Your going to love a Never Summer though, based upon what you've just said.


----------



## Guest (Jan 20, 2010)

Milo303 said:


> You're describing a Never Summer Legacy-R or maybe even the Premier F1-R... Def what you need
> 
> And that bullet probably feels bad because it's a low end Burton with hardly any dampening... Anything is going to be an upgrade from that board. The Custom is horribly over priced, and the GNU isn't a top contender imo.
> 
> Your going to love a Never Summer though, based upon what you've just said.




I had a burton canyon before the bullet... the bullet is an absolute pile compared to the 07 canyon i had.....it flops around so much...but at the time money was an issue and i killed the canyon somehow.. i am still trying to figure out how i did that....

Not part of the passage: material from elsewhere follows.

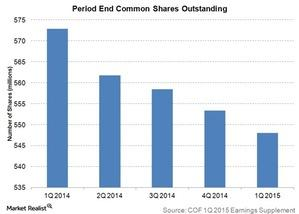 uploads/2015/04/period-end-common-shares-os1.jpg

i have heard of newer summer but hardly anyone around here rides that.....SO CAL is mostly burton, capita, forum or arbor boards on the slopes.... my ex had an old never summer and loved it... she switch over to the burton custom and thought it was a better board...she had been boarding for like 12 years and i think her board was 5 years old....i am sure the company has come a long way since then


----------



## Milo303 (Apr 6, 2009)

Never Summer is without question one of the top companies in our industry....

Try and get ahold of a local rep and demo a stick if you can. But read some reviews man, I can assure you that the 2 boards I suggested would both be a perfect fit for you.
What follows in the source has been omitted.